Reproduce the rows starting at the line containing "How far from [142,195]" and ending at the last line of the rows, both included. Leave the pictures out of your answer.

Dataset entries |
-- Begin --

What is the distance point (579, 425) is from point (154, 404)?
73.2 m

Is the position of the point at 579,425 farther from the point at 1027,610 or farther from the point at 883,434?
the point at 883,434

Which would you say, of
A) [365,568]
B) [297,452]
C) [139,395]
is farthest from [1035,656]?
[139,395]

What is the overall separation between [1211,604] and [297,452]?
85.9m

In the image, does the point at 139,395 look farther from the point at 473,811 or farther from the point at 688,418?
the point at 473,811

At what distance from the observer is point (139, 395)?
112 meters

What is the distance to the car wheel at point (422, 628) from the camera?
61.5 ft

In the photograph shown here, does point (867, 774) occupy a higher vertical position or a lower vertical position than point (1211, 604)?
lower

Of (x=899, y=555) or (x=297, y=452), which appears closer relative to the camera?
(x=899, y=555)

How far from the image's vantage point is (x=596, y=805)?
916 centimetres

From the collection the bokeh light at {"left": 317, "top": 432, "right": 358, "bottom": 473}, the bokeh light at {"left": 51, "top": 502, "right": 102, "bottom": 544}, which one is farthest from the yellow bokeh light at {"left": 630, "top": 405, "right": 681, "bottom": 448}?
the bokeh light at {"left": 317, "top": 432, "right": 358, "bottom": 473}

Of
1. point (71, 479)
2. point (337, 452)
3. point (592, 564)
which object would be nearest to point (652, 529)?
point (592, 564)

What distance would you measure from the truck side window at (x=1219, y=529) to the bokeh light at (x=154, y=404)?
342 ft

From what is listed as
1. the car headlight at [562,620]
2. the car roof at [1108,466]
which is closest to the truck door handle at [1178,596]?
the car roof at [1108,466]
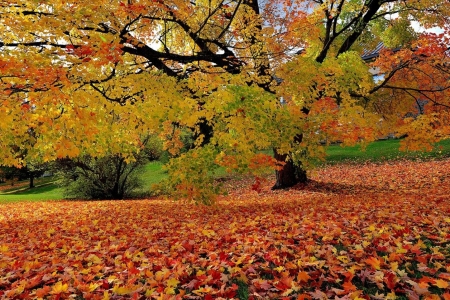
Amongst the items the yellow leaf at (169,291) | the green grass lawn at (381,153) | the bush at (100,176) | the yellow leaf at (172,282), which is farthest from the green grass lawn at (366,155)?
the yellow leaf at (169,291)

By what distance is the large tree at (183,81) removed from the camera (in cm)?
664

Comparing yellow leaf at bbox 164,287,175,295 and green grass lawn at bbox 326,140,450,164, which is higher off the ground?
green grass lawn at bbox 326,140,450,164

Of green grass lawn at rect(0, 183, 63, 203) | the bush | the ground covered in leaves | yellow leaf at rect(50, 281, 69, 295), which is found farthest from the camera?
green grass lawn at rect(0, 183, 63, 203)

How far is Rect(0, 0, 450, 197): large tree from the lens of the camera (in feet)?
21.8

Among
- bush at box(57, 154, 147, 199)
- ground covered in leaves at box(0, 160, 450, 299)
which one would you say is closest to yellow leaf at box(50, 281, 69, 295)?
ground covered in leaves at box(0, 160, 450, 299)

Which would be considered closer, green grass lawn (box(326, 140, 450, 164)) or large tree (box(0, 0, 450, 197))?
large tree (box(0, 0, 450, 197))

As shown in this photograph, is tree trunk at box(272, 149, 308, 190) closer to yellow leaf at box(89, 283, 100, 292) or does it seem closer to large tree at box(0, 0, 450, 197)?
large tree at box(0, 0, 450, 197)

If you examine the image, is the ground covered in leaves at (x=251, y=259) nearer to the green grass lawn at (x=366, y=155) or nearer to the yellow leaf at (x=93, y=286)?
the yellow leaf at (x=93, y=286)

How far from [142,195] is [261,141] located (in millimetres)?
12625

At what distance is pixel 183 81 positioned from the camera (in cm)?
952

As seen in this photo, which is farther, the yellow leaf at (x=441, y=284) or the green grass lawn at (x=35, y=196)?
the green grass lawn at (x=35, y=196)

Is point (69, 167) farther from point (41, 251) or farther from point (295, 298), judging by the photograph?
point (295, 298)

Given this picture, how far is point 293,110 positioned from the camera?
9.78 m

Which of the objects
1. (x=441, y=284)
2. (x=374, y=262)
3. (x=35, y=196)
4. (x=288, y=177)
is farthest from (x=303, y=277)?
(x=35, y=196)
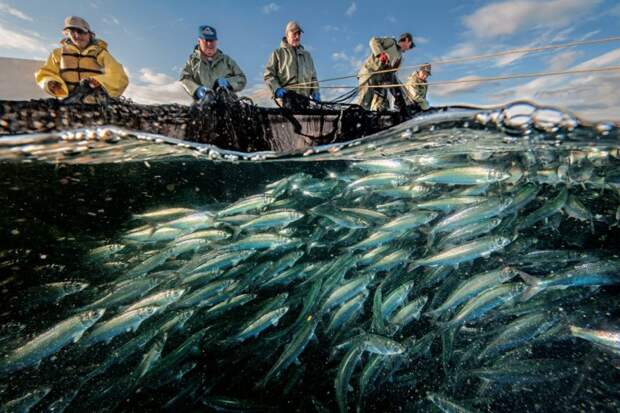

-- End --

Reply |
How far from [142,195] is [261,141] located (in millimetres)?
12625

At what distance is pixel 183 81 positioned from the camera (in cm)?
952

As seen in this photo, which is farther, the yellow leaf at (x=441, y=284) or the green grass lawn at (x=35, y=196)?
the green grass lawn at (x=35, y=196)

Is point (69, 167) farther from point (41, 251) or farther from point (295, 298), judging by the photograph?
point (295, 298)

Given this picture, how far is point 293,110 positioned from the camera?
9.78 m

Which of the objects
1. (x=441, y=284)
2. (x=374, y=262)
3. (x=35, y=196)
4. (x=288, y=177)
is farthest from (x=303, y=277)?
(x=35, y=196)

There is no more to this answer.